All Stars 2019





Apprentice Electrician

Price Electric

Robins, Iowa

Watch Duncan’s story

What do you do as an apprentice electrician?

By preplanning and prebuilding, or “prefabbing,” as much

as possible in a very controlled environment, with bigger

and better tools, and with more access to hardware and

support, we can save an uncountable number of hours in

fieldwork, minimizing risk and making buildings go up faster.

That is my job. This includes small things – like wiring outlets

and switches, precutting wire, and landing wire into residential

panels – all the way to building pipe racks for an entire

building, temporary power stations and even complete

traffic intersections. If we thought that it would save time, we

would do it.

Why did you choose the architecture, construction and

engineering (ACE) field?

My entire life I knew I would need a career that allowed me

to do work with my hands. I couldn’t sit at a desk all day.

When I was offered an internship, later a job, with Price, I

knew I couldn’t turn it down. My workplace learning experience

is the absolute best thing about my job. There

are constant classes to learn about any aspect of being an

electrician. And Price is very good about having the more

experienced teach anyone who asks about anything. I

recently learned about wiring controls, something I’ve been

interested in since I first saw a diagram for them.

What has been your career pathway to your current job?

My career started when I was 15 and was offered an internship

with Price, and it started in an unconventional way – by

sweeping floors, cleaning, filling the gas in trucks and taking

out the trash. It was not enjoyable in the slightest way for a

15-year-old, but I stuck with it and ended up enjoying my

job far more than I ever thought. I took a few classes at Kirkwood

while I was in high school, mainly because I wanted

to take advantage of all the opportunities for learning that I

could get. And Kirkwood has some of the best ACE programs

around, is very affordable and is well-respected.

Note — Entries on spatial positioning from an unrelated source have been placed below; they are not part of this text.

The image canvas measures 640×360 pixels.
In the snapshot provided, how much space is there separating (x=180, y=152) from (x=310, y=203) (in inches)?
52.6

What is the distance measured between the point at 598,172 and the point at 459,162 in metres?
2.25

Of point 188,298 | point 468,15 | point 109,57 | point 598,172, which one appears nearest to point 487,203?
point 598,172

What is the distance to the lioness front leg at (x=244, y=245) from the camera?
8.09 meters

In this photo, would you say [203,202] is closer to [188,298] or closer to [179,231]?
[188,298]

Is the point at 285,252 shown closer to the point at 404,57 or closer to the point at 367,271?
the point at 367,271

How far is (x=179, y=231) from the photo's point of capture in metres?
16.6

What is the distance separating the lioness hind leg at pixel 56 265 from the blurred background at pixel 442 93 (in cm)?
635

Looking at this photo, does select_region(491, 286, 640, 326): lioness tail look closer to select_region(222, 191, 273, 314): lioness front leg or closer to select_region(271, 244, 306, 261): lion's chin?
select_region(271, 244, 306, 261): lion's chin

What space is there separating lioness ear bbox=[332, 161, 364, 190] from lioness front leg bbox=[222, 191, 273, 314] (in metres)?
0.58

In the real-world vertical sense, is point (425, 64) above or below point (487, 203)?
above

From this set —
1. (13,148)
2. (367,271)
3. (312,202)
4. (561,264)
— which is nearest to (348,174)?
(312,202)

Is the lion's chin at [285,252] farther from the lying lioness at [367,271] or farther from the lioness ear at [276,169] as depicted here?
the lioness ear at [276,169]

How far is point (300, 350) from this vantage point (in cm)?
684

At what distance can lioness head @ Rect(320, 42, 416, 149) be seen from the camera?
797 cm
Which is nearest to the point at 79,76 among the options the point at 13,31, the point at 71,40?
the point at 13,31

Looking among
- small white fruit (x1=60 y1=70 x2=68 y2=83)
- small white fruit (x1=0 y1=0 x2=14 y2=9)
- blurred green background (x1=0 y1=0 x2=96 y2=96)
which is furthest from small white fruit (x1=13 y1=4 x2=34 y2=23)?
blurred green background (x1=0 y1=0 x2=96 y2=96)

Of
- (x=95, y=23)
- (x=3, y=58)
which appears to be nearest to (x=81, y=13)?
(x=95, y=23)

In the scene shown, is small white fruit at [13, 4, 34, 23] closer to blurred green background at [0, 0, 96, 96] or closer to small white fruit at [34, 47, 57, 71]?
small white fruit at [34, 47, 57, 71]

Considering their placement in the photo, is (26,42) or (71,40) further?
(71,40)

What are some of the challenges you experience on

the job?

There are more challenges than I can count, and that’s an

aspect of my job I really like. You wake up before dawn, go

to work eight to 10 hours a day, five to six days a week, and

every hour you face a new problem. Where is my pipe going

to go? How am I going to fit everything I need into this tiny

space? Why is this plumber in my way? And it’s more than

mental challenges. There is an amazing amount of physical

challenges too: the long hours, heavy lifting, standing/walking

all day long, etc. But the worst is the weather. I’ve gone

to work in -20 weather, in 100+ weather, in rain, snow and

storms. But those challenges have made me who I am, and I

cannot imagine my job without them.

What does it take to be successful in your line of work?

Ask for help and work hard. And remember: Your attitude

matters. I had a 110-pound vegetarian woman outwork a

220-pound guy who was built like a linebacker because

she had a better attitude. Most of the time there will be

on-the-job training, which means you’ll be paid to struggle

through hard and annoying work. If you don’t have an

attitude that allows you to fail, you will not learn from the

inevitable failures.

If someone isn’t sure if the ACE sector is the right fit,

what should they do to check it out?

Do internships. Talk to people in the trade. Ask all the questions

you can think of. Most people love to talk about what

they do and will gladly offer advice.